Though the satellite navigation systems of those companies will offer time estimates for road-based travel, iGeolise can calculate how long it will take to get somewhere if you need to take a train and then a bus, because it is now adding public transport timetables to its calculations.

Lilley offers an alternative scenario where he says Google Maps and others can't compete: "what if you've got an hour or two, and you want to find a particular sort of restaurant, but you have to get back to where you are. We can find places that are within a certain travel time, so you can organise yourself by the time you have available, not the physical distance." About 40% of searches online are for geographical content such as classified ads, jobs, retail outlets and so on, he says.

The output from iGeolise could be fed straight to a smartphone, he suggests, via the paid-for API the company is developing. While Mapumental also has an API under development, most users see its output in the form of rendered images on its web page. "There's a whole bunch of consumer-facing sites that could benefit from our output," says Lilley.

Lilley says a recent survey of consumers found 79% said they would rather search by time to a destination than distance – and that, when quizzed further, the other 21% said they thought distance was a "more accurate" measure, and that "time to destination" would be a rough estimate.

He adds that although the business is still small at present, with turnover heading towards £10,000 per month from "nine or 10" clients.

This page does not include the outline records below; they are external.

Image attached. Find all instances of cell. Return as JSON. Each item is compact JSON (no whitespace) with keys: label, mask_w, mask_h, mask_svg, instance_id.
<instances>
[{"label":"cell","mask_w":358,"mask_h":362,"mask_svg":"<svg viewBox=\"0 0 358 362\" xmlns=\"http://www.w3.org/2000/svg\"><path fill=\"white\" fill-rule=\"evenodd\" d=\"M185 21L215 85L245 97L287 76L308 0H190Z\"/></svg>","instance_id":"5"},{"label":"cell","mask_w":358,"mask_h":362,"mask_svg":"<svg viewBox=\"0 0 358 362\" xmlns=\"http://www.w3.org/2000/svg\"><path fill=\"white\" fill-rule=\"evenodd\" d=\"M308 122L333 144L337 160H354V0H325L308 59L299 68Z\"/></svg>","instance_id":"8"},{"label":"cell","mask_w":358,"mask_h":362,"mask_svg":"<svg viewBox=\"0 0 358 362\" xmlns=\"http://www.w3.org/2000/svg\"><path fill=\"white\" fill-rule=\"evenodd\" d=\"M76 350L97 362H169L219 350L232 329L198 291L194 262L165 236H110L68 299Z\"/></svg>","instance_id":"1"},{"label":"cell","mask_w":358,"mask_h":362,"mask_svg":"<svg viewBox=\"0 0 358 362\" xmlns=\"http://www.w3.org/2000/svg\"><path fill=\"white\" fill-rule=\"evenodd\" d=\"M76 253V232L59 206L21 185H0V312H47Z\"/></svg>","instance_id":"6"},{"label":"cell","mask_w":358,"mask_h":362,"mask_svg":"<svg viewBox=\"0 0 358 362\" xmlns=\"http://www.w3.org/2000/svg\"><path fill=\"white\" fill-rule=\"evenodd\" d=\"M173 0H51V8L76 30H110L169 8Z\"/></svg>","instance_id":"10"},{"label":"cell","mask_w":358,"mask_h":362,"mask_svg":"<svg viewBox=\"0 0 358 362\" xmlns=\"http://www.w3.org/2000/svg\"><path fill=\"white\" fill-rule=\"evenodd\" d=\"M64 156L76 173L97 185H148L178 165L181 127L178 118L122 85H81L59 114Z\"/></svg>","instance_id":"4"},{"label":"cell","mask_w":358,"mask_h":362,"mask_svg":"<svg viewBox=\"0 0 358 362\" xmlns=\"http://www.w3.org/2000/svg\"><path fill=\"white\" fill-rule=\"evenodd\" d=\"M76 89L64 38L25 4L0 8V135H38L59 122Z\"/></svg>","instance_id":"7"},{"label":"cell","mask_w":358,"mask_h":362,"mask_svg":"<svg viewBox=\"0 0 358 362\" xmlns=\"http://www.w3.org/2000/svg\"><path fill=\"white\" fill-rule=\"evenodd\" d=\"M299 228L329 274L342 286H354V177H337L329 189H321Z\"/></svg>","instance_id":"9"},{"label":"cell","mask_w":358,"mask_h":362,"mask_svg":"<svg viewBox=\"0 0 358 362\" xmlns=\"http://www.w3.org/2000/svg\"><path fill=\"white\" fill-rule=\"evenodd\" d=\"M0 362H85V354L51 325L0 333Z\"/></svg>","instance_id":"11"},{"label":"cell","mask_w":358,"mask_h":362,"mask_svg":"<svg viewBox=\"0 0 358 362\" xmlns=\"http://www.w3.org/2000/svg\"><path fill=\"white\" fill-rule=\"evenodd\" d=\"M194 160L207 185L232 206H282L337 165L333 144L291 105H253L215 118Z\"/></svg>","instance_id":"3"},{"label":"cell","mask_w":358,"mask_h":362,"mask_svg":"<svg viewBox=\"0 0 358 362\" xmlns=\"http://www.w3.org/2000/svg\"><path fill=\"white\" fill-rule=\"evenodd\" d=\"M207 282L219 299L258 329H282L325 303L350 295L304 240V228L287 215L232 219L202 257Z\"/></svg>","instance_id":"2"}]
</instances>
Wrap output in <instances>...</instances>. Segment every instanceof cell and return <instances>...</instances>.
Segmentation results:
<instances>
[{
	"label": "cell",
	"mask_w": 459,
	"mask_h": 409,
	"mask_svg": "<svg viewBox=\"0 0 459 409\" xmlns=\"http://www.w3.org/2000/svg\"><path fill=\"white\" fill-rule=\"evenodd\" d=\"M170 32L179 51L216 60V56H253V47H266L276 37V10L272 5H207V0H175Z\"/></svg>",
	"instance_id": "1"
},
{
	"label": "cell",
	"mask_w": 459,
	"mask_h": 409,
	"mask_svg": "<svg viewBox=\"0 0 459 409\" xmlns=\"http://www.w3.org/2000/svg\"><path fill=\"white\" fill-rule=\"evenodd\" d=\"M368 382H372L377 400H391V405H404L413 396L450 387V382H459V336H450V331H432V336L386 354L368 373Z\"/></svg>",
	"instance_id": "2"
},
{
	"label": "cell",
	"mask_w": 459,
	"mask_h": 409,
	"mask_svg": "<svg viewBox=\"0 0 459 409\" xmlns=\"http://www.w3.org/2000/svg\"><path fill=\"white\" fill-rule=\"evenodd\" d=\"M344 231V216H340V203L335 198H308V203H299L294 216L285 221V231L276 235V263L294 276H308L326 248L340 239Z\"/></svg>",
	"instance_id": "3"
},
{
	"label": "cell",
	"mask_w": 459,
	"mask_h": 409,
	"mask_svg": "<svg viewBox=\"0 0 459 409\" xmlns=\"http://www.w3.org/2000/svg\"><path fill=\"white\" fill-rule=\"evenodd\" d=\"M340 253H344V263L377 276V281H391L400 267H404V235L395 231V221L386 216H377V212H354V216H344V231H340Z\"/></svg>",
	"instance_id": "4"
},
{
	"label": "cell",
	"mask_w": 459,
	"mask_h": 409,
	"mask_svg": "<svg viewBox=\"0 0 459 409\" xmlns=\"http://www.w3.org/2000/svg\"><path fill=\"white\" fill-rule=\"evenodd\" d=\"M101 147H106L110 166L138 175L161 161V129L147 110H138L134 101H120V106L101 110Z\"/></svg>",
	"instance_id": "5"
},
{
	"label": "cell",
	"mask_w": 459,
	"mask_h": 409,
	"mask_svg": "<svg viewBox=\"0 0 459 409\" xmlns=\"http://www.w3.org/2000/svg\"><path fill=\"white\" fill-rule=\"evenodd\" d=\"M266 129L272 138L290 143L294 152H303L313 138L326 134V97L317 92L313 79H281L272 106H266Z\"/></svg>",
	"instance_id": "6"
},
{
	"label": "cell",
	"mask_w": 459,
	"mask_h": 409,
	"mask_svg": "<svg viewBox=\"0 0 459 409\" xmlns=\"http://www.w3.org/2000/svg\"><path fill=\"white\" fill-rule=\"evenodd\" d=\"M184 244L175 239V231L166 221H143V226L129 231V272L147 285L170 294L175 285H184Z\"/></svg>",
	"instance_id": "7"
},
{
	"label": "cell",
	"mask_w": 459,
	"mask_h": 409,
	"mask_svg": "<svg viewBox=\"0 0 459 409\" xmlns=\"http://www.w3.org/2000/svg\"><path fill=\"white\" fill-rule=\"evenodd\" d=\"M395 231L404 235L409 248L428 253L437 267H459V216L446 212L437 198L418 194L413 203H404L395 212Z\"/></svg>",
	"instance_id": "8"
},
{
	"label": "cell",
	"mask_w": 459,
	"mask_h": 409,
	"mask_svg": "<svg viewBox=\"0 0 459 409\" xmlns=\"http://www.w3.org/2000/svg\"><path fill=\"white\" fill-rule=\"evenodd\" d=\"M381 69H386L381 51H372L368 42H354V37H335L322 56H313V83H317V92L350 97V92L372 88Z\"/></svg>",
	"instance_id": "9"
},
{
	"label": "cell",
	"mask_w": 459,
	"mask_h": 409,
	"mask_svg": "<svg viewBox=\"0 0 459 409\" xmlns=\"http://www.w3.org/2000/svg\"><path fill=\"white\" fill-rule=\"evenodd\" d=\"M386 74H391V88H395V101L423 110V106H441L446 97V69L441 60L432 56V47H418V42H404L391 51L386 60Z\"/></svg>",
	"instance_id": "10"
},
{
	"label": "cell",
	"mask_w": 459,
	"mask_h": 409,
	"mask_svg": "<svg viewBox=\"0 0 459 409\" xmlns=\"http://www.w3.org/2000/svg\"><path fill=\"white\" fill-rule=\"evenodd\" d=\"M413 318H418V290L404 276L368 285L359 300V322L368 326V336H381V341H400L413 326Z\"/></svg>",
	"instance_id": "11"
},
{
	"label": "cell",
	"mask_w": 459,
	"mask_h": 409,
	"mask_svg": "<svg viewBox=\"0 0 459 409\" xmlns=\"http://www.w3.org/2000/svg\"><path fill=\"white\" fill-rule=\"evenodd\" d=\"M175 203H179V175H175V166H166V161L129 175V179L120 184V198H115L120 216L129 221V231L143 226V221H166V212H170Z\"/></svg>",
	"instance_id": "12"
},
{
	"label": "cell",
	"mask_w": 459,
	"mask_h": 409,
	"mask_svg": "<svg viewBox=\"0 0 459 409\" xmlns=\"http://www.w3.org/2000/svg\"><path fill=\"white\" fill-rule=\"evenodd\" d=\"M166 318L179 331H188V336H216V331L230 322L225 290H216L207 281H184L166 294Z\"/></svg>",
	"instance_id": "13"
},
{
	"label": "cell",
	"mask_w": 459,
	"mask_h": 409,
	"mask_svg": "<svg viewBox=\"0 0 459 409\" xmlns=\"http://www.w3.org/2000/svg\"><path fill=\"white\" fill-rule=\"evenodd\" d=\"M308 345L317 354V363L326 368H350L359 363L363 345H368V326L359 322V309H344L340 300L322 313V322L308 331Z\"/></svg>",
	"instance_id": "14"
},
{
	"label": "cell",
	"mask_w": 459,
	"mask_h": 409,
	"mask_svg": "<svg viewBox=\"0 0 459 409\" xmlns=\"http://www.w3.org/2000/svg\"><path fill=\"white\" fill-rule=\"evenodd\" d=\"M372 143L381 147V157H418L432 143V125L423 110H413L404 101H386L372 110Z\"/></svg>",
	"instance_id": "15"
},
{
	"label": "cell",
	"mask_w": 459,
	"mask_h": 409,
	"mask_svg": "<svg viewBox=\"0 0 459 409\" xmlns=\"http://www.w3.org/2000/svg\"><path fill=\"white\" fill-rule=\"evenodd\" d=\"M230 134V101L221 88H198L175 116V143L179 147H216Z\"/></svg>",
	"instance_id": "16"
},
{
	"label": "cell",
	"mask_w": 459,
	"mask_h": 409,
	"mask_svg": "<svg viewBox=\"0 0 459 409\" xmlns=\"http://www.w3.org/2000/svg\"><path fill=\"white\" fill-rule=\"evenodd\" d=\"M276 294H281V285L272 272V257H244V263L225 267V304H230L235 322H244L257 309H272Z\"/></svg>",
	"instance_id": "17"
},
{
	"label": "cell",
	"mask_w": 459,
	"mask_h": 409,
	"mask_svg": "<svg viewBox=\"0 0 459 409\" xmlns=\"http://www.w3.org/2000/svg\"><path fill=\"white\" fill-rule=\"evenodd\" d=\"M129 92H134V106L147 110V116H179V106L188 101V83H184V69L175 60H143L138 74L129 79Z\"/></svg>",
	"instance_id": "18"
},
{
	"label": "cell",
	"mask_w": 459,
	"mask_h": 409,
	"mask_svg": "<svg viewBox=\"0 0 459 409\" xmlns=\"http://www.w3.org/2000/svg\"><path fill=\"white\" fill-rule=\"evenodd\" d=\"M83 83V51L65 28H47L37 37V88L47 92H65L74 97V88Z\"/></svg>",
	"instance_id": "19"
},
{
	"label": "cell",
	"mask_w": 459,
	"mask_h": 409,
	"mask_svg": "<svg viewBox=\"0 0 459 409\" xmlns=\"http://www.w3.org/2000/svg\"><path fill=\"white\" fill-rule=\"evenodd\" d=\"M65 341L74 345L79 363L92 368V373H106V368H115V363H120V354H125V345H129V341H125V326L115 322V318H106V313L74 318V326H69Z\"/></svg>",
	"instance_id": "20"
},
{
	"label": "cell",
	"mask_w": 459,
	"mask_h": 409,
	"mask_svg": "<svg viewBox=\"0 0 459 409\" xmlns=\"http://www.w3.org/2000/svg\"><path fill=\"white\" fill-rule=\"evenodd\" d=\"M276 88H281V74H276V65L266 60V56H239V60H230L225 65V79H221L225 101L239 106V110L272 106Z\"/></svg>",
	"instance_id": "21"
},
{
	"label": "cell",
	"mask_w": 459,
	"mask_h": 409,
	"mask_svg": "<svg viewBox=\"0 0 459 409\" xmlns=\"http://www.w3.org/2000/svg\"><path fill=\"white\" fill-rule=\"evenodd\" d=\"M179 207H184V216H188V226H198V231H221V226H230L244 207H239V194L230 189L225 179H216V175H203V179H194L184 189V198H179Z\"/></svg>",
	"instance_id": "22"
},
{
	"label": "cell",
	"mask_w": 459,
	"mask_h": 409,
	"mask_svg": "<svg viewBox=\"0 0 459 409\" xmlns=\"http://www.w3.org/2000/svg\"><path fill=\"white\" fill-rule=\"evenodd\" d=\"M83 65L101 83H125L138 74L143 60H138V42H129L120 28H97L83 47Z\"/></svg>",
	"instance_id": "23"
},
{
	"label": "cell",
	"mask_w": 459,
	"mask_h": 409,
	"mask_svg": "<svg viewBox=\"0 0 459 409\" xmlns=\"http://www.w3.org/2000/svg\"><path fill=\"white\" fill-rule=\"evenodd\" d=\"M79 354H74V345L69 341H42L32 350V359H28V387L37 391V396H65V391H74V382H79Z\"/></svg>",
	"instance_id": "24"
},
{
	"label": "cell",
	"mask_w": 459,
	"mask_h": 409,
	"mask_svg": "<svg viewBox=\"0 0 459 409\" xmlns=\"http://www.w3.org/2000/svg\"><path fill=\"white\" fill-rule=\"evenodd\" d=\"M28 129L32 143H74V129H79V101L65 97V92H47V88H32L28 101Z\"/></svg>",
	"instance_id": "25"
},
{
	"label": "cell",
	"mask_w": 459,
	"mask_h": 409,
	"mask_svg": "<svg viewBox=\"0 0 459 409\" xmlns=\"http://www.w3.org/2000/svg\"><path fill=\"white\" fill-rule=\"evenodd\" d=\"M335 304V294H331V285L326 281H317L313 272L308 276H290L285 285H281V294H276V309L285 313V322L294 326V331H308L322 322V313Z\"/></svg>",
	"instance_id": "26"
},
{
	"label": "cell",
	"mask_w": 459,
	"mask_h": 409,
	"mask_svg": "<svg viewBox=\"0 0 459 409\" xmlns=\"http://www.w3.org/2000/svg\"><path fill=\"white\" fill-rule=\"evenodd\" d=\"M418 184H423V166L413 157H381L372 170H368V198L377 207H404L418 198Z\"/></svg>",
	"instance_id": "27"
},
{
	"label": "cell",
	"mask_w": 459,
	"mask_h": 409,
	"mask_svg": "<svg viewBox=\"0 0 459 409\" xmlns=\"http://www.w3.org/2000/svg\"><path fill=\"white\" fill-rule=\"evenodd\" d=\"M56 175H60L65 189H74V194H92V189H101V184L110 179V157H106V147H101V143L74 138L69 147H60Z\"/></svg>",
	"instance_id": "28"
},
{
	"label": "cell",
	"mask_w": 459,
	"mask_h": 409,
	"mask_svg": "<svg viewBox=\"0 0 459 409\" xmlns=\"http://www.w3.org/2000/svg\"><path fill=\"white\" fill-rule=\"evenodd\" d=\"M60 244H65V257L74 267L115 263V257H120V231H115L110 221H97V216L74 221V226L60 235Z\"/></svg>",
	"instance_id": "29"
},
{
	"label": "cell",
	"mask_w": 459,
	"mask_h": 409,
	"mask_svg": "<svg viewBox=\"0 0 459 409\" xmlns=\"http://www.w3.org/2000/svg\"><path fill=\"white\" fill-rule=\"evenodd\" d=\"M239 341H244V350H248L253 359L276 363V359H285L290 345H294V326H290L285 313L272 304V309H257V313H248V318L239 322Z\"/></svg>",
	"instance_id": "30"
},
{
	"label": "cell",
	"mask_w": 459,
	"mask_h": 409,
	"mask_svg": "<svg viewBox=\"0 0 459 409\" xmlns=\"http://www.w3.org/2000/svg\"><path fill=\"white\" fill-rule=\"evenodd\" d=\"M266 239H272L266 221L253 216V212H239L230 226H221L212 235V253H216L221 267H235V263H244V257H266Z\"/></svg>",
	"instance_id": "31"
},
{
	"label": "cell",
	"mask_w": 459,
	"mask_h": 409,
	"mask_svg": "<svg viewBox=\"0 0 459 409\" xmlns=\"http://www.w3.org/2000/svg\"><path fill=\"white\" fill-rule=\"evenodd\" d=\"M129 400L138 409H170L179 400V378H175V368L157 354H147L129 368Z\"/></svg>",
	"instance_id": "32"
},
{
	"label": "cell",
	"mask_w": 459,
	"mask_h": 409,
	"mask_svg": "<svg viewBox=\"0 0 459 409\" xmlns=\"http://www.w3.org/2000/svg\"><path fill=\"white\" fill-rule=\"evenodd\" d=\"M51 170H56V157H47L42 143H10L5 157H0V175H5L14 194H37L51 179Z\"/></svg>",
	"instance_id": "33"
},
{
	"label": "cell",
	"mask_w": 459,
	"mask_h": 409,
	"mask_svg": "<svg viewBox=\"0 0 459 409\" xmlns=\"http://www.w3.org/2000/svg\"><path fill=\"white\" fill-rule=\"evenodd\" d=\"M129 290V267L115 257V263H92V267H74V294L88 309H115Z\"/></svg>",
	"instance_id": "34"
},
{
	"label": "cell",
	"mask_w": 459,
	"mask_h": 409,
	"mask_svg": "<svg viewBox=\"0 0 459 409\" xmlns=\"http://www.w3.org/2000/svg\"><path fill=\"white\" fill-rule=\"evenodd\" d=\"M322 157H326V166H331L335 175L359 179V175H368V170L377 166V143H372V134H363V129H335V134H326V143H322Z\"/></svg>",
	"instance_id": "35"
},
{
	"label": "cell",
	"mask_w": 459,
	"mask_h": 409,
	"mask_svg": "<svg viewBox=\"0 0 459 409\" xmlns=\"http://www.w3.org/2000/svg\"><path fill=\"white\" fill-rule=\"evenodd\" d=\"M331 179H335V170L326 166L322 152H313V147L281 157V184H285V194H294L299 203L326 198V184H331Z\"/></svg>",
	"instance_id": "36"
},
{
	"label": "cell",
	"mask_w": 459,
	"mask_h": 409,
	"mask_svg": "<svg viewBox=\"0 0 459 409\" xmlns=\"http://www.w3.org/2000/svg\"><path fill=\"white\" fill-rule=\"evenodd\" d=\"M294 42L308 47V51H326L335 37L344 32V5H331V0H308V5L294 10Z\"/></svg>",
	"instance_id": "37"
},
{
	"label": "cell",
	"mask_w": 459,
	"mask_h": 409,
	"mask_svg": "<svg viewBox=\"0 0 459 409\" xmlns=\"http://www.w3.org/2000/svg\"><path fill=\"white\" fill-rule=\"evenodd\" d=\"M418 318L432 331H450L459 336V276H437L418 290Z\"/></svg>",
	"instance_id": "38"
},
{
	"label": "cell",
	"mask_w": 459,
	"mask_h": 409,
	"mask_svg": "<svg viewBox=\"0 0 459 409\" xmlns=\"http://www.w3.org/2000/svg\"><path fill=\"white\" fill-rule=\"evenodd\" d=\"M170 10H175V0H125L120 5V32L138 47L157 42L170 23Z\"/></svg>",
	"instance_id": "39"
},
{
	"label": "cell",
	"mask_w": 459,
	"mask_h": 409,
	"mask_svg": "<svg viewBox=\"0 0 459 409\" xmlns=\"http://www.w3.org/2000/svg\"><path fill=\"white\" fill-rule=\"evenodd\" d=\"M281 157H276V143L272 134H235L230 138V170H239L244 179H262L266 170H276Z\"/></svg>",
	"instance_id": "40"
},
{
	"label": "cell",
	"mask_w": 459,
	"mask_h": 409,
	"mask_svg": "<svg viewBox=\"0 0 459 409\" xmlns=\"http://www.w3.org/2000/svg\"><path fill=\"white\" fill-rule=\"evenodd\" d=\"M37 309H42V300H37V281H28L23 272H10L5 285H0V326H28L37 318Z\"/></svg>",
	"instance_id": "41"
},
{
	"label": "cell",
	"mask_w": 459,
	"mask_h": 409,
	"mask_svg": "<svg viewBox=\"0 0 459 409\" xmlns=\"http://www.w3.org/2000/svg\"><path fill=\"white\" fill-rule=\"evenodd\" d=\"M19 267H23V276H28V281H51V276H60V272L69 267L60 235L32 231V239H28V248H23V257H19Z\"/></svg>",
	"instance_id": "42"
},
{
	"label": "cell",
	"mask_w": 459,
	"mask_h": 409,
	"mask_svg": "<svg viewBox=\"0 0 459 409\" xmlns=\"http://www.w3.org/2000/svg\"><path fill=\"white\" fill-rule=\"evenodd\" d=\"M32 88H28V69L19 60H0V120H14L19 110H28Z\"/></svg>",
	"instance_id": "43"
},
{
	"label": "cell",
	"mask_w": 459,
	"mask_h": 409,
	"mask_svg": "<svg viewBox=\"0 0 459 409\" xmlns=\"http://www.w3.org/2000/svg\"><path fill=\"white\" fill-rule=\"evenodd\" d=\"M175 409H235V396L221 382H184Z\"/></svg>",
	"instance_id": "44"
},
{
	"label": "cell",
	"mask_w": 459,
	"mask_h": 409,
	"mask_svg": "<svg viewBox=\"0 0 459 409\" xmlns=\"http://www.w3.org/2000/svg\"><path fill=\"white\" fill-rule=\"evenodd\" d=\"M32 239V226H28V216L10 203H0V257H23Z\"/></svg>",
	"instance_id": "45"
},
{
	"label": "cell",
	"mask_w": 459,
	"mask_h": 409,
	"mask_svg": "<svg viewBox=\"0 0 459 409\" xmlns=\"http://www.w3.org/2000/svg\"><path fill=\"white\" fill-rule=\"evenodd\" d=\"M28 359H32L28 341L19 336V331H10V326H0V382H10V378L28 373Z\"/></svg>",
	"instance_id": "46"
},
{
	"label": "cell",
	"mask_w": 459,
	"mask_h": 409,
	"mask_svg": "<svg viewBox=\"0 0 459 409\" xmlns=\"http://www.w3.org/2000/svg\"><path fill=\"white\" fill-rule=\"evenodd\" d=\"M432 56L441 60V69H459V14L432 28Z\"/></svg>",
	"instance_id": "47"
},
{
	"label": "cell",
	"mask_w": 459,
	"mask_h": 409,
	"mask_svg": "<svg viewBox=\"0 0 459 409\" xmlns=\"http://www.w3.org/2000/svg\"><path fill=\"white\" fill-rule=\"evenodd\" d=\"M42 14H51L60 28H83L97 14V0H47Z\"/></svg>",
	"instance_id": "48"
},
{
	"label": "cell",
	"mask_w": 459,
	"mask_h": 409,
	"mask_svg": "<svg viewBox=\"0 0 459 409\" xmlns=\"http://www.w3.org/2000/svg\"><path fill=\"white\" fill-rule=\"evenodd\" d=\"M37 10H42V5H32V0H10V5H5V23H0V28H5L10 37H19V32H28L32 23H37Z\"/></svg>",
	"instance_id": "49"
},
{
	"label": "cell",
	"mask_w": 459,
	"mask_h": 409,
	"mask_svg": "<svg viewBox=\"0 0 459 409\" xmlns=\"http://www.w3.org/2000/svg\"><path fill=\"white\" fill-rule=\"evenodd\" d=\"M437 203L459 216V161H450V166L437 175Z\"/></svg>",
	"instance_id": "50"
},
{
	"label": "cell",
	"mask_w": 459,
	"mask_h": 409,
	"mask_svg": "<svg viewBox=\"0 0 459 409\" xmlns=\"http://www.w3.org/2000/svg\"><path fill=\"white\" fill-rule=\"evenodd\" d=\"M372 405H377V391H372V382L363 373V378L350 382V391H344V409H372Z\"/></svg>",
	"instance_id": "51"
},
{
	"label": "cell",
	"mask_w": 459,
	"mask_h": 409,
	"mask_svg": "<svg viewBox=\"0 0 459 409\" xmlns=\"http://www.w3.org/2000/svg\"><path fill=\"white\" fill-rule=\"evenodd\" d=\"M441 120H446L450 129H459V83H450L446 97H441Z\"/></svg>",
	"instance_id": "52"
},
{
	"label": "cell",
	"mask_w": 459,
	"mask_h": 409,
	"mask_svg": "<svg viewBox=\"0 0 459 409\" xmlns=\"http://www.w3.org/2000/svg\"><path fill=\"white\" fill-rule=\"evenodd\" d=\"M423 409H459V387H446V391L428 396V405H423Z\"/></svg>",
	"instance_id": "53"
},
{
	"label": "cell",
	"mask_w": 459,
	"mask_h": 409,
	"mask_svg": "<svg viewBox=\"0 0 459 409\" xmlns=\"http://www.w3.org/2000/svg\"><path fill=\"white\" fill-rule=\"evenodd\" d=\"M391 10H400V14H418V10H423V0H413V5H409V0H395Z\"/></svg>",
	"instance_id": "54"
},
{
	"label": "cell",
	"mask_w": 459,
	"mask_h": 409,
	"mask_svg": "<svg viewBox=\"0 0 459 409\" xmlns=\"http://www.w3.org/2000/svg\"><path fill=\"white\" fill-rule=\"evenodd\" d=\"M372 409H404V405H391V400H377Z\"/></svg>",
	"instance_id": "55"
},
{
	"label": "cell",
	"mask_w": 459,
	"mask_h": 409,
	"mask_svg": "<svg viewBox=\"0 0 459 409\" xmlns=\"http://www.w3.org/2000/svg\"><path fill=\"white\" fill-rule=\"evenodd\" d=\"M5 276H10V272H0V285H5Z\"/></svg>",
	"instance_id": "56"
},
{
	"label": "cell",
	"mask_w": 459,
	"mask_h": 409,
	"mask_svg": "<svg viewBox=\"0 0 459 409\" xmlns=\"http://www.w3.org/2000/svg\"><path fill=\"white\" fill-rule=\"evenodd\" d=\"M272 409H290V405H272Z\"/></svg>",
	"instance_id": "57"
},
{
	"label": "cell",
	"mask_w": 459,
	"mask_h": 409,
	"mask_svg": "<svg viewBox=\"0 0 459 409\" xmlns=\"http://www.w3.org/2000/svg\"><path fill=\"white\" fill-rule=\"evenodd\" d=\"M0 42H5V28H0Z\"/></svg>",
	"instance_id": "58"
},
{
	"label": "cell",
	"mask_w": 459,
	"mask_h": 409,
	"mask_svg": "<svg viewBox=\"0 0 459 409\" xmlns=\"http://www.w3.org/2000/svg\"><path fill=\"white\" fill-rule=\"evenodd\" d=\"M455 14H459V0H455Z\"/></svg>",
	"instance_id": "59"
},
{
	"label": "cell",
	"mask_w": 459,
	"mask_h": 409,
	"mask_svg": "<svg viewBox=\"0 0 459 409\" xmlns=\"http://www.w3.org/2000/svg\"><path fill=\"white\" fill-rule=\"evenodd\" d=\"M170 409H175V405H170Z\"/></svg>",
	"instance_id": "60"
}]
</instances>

The company has not had any venture capital funding; instead Lilley and Davis have part-funded the business themselves, along with an unnamed angel investor, and funding of £55,000 from the Technology Strategy Board and £15,000 from Surrey University. "We could conceivably have taken [venture capital] funding," says Lilley, "but it would no longer be our business."

Guardian Media Group, which owns the Guardian, has used iGeolise once, to optimise the location for a conference.